Thursday, January 30, 2014

Week 3 - Meaning of the World War

The war which broke out in August 1914 was not the first global conflict that mankind had ever waged. Suffice it to recall the Seven-year War in the XVIII century or the Napoleonic Wars in the XIX, raging in different continents and implicating hundreds of thousands of human beings, to make the above point clear.
Yet, there was something quite distinct in the nature of First World War, something going beyond the mere scale (staggering as it was), something which earned the war from its very outset the cognomen "the Great War."

I would like to ask you then what it was that distinguished this conflict from all other preceding conflicts. Why, after all, was it dubbed "the First World War" and what was so "universal" about it if not a mere scale of it?




Monday, January 27, 2014

Last-Minute Announcement

Today's class is rescheduled to take place at 4 pm in room 372. At 3 pm (i.e. at the time when our class is normally taking place) you are invited to come to the BG-Hall to listen to our professors reflect over presidential address. 

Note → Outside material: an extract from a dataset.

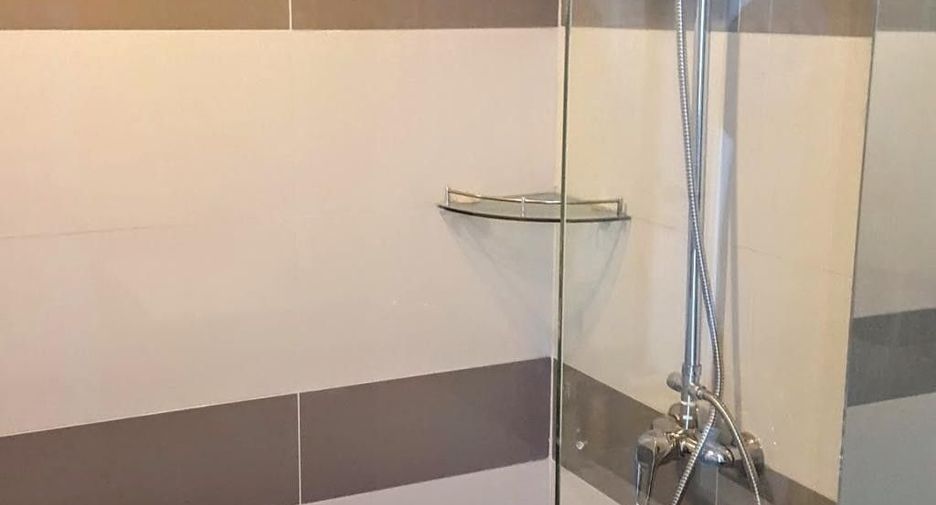 For rent 1 bed condo in Bang Lamung, Chonburi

Thursday, January 23, 2014

Week 2 - World War: Avoidable or Ineluctable

Europe, which seemed to have become the most sophisticated civilization, which had prided itself on being "civilized" in contrast to the rest of the world (found largely under its tutelage), had plunged itself into the abyss of barbarity from which it were never to recover. Some had considered this to be the inevitable result of social, political, economical and cultural anxieties, the kind of corollary of the very complexity and self-confidence in which Europe wallowed. Other observers, however, were quick to note that all previous crises - in Morocco, Bosnia (1908), Balkans (1912-1913), etc - were resolved without the use of arms (albeit, as Paxton puts its, after some ritual saber-rattling). They say too that in the long-run, Great Powers might have developed an algorithm, had come up with a rule whereby all conflicts involving issues of hegemony and pride might have been settled peacefully.

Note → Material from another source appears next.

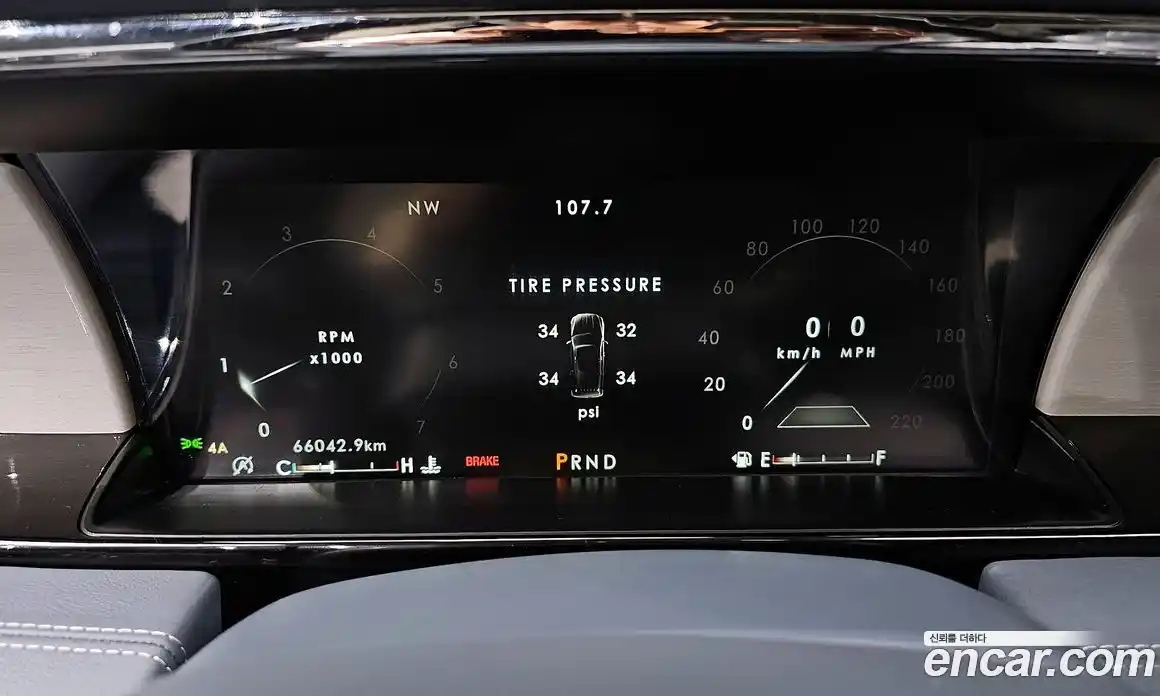 Lincoln Navigator 2019 3.5 гидро в Москве № 304241, фото 8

What is your stance on that issue? Could the war be avoided - or was it, on the contrary, unavoidable.


Friday, January 17, 2014

Week 1 - Europe in 1900: Traditional or Modern?

As it crossed the threshold of the XIX century, Europe offered a sight of conflicting scenes. Imperialist expansion transformed it into the Global Metropole, yet, most of the population kept on dwelling in profound province, buried in their parochial affairs. The poor, the middle class and the new wealth 'wrestled' with each other, giving a living testimony to the growing fluidity of the social life; at the same time, old aristocracy and withal the hierarchical structure which brooked no intervention, persisted as if it were immune to the challenges of the New Times. The old creeds - liberalism and conservatism - were permeated with the new ones, producing strange hybrids akin to Action Francaise of Charles Maurras.

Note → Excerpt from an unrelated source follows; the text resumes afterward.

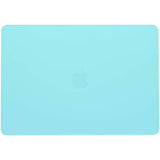 Blue MacBook Pro 13 inch 2020 A2338 A2251 A2289 Matte Shell Case Keyboard Cover Touch Bar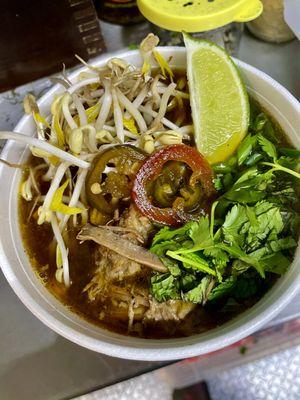 Brisket Phô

This week you are asked to reflect over those contrasting visions and answer a somewhat schematic question: based on your reading and our lectures, do you consider Europe in 1900 as modern, traditional, or somehow a combination of both? You need to answer this by supporting your point with specific examples.

Good luck!



Tuesday, January 14, 2014

Introduction

This blog is designed as an integral part of your course. As I have mentioned in your syllabus, you are expected to contribute regularly by either answering to the major questions raised during the lectures or recording your reactions to the reading assignments scheduled for a given week. It goes without saying that your final grade depends to a large extent on the frequency of your contributions as well as the depth and relevance of your comments.

That said, you should view the blog not as an unavoidable onus constantly hovering over your harassed conscience, but as a chance to express your opinion in a relatively unconstrained and undogmatic environment. With the course offering your an opportunity to explore your temporal whereabouts, the blog should evolve into a forum wherein you could share your discoveries and revel in the discoveries of your colleagues. Hopefully this exchange of opinions will initiate you into the intra-subjective nature of history as a process, the mysterious entwining of individual experiences into a complex unity of shared fate.